Taiwan says no progress in BioNTech vaccine talks
TAIPEI (Reuters) – There has been no progress on talks to seal a deal with Germany’s BioNTech SE for its COVID-19 vaccine though talks are continuing, Taiwanese Health Minister Chen Shih-chung said on Monday.
Taiwan complained last month that the firm had pulled out of a deal to sell it 5 million doses at the last minute, possibly due to Chinese pressure. BioNTech responded by saying it did plan on providing the vaccine.
Speaking at parliament, Chen was downbeat on the chances for finalising the agreement.
“At present there has been no further progress, and the opportunity for both to complete the contract is getting less and less,” he added.
Taiwan has a contract for five million of Moderna Inc’s COVID-19 shot, a messenger RNA vaccine that relies on similar technology as that used by the Pfizer-BioNTech one.

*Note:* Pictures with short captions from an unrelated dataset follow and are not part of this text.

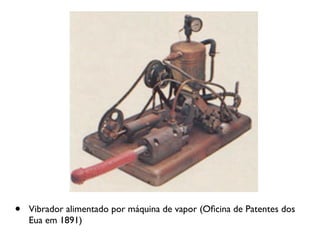 •   Vibrador alimentado por máquina de vapor (Oﬁcina de Patentes dos
    Eua em 1891)
 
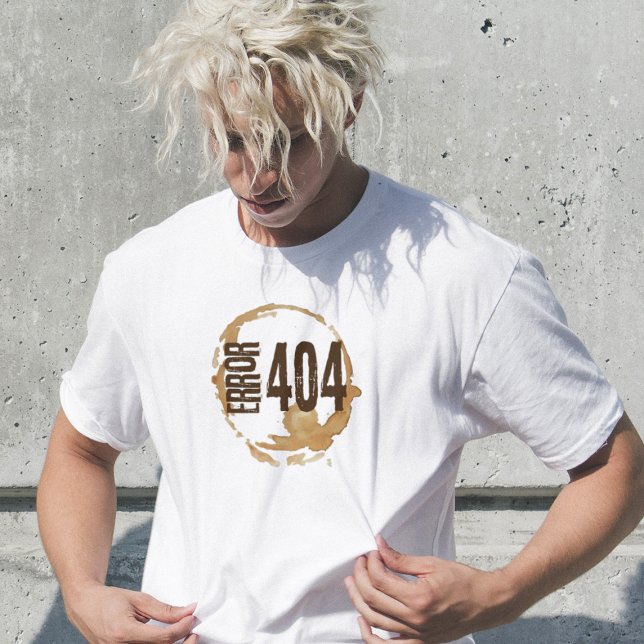 Camiseta Out of Coffee Error 404 - Funny Coffee Lover Gift  (Subido por el creador)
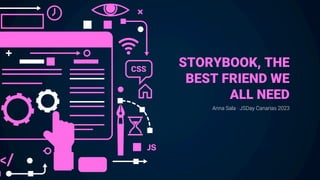 STORYBOOK, THE
BEST FRIEND WE
ALL NEED
Anna Sala · JSDay Canarias 2023
CSS
 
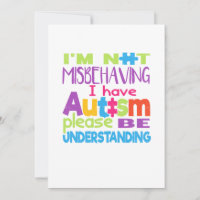 I'm not misbehaving T-shirts - I have autism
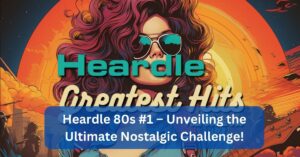 Heardle 80s #1 – Unveiling the Ultimate Nostalgic Challenge!
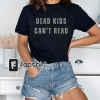 Dead Kids Can’t Read shirt | Protect Kids not Guns Shirt | Ban Guns not Books Shirt | Banned Books shirt | Teacher Librarian Gun Reform Tee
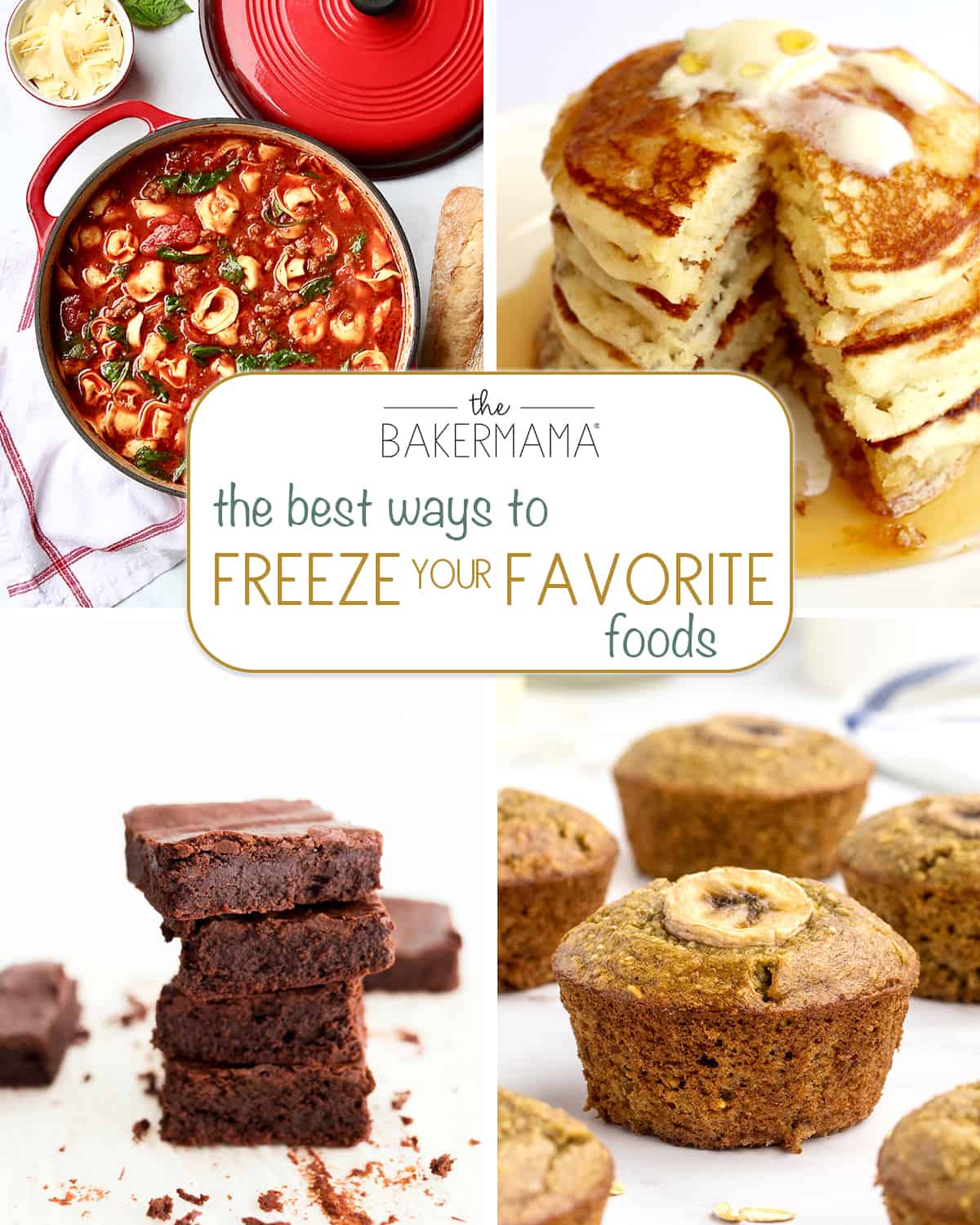 Freeze Your Favorite Foods by The BakerMama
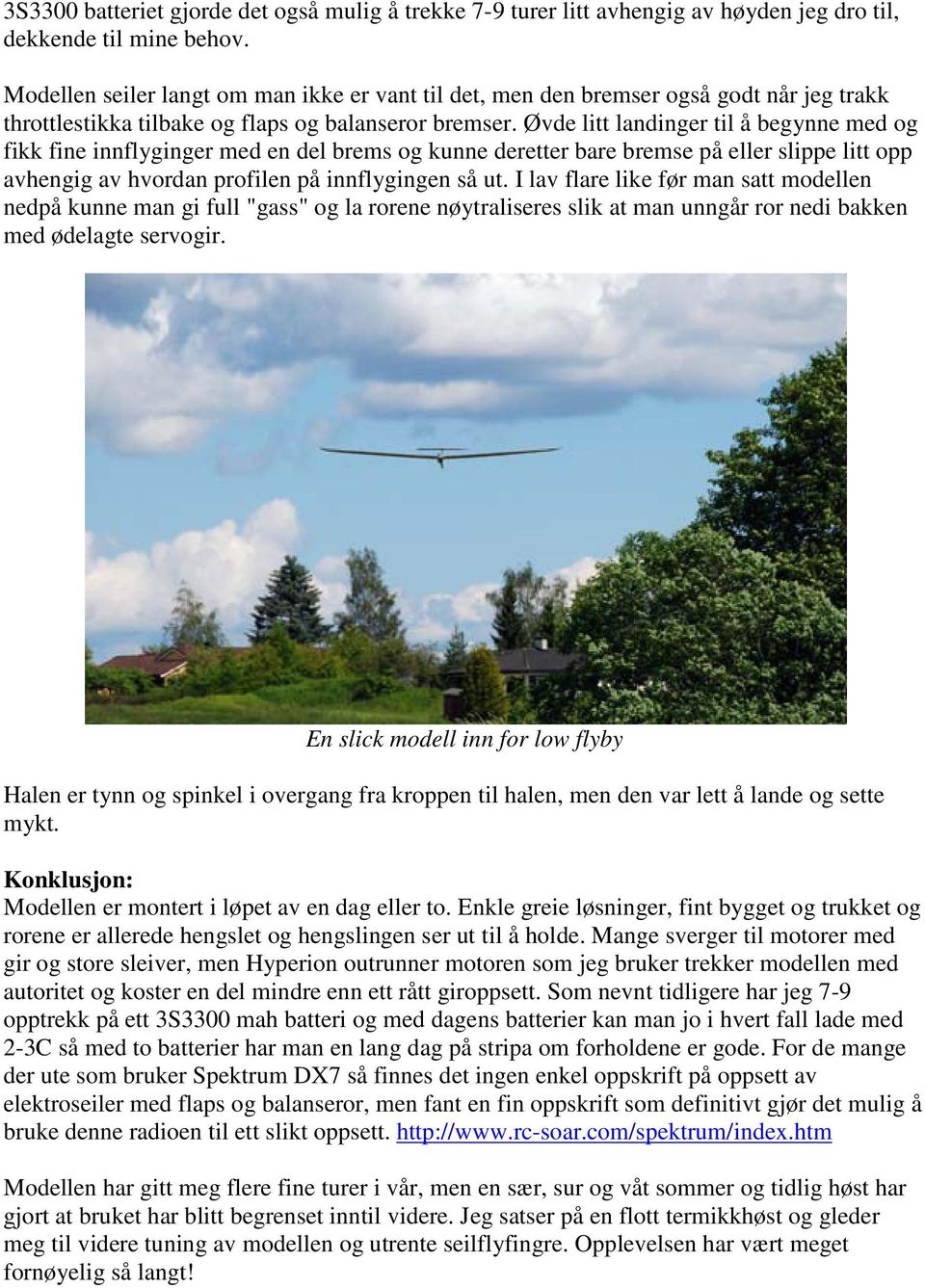 Øvde litt landinger til å begynne med og fikk fine innflyginger med en del brems og kunne deretter bare bremse på eller slippe litt opp avhengig av hvordan profilen på innflygingen så ut.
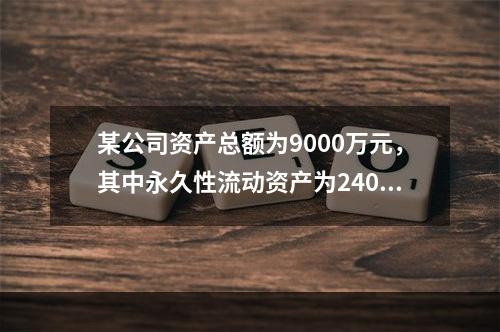 某公司资产总额为9000万元，其中永久性流动资产为2400万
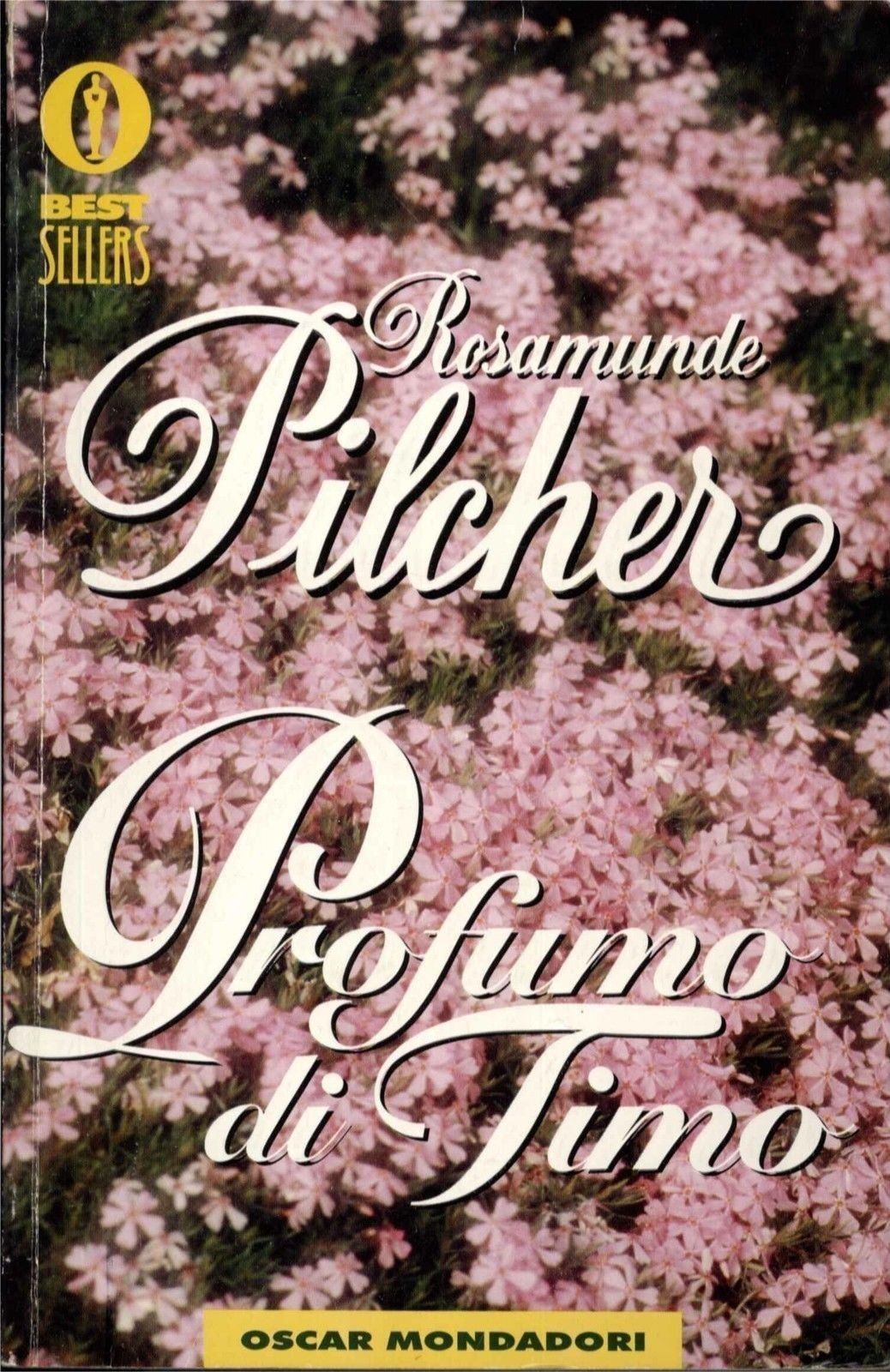 PROFUMO DI TIMO - ROSAMUNDE PILCHER - ED. OSCAR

Chen said that with the Moderna ones coming, as well as domestically made vaccines in development, there was less urgency to obtain the BioNTech one, though Taiwan would still like them if possible.
“We are still in communication with them,” he added.
BioNTech did not immediately respond to a request for comment. BioNTech signed a deal with Chinese firm Shanghai Fosun Pharmaceutical Group Co Ltd to exclusively develop and commercialise COVID-19 vaccine products developed using BioNTech’s mRNA technology in mainland China, Hong Kong, Macauand Taiwan. In return it agreed to pay up to $85 million in licensing fees and invest $50 million for a stake in the German firm. BioNTech’s development and distribution partner for the rest of the world is U.S. firm Pfizer Inc. Taiwan began its vaccination programme this month with AstraZeneca shots.
There are only 34 active cases being treated in hospital in Taiwan.